Le Moyen Âge subordonnait tout à la théologie: Montaigne subordonne tout à la morale. Il reprend le point de vue de Socrate, qui, dans son bon sens pratique, se moquait des physiciens et des astronomes de son temps, et repoussait les études dont l'homme ne peut tirer aucun parti pour sa conduite. Il pense, comme les jansénistes, qui cependant l'ont si fort malmené, que les sciences doivent-être cultivées, non pour elles-mêmes, mais seulement afin de perfectionner la raison, la justesse d'esprit. En d'autres termes, pour Montaigne, les sciences et les lettres sont des moyens et non un but. Vérité incontestable, quand on considère les sciences et les lettres dans leurs rapports avec l'éducation, des jeunes gens. Au collège on apprend le latin, moins pour le savoir, que pour exercer en l'étudiant les facultés naissantes de l'esprit, facultés qui dans la vie s'appliqueront à de tout autre objets. Que dirions-nous d'un élève qui s'imaginerait qu'on lui apprend la gymnastique, pour qu'il sache faire le saut périlleux, et utiliser ce talent dans la société? Il est évident que ces exercices physiques ne sont que des moyens qui tendent à une autre fin: raidir les muscles et fortifier le corps. Il en est de même des lettres et des sciences dans l'éducation classique: n'oublions pas qu'elles y ont été introduites par la sagesse de toutes les nations, moins encore pour les connaissances positives que les élèves y recueillent que pour les qualités de souplesse, d'agilité, de finesse, exercées et développées par cette gymnastique intellectuelle.

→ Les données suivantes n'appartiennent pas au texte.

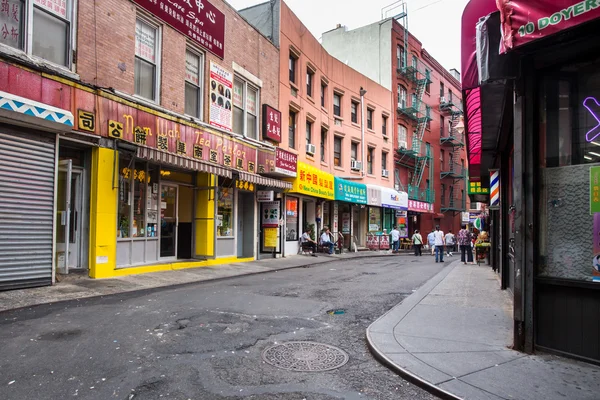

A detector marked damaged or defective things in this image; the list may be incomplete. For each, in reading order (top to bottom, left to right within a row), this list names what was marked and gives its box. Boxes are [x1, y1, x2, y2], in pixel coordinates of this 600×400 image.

pothole in road [260, 340, 350, 372]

Mais il est bien entendu que les sciences et les lettres ne peuvent être envisagées sous cet aspect que dans l'éducation première du jeune homme. En elles-mêmes, elles ont droit à l'indépendance la plus complète. Elles ont leur dignité, leur valeur propre, intrinsèque, parce qu'elles correspondent à deux des aspirations, les plus élevées de l'âme: la recherche du vrai et la passion du beau. Or Montaigne, par sa préoccupation exclusive de former le jugement et la raison, a été conduit à des vues un peu mesquines et un peu fausses sur les lettres et les sciences. Il semble s'en défier, bien différent en cela de la plupart des grands esprits de la Renaissance, et en particulier de Rabelais. Il ne cède pas à cette ivresse littéraire qui s'empara de l'esprit humain, après qu'il eut retrouvé ses titres de noblesse dans les chefs-d'œuvre de l'antiquité. Mais dans sa résistance à cet excès d'engouement il va un peu loin. On croirait déjà presque entendre les paradoxes de Rousseau sur l'influence corruptrice des lettres. Il ne cache pas son admiration pour l'éducation grossière et peu littéraire de Sparte: «Je trouve Rome, dit-il, plus vaillante avant qu'elle feust sçavante.»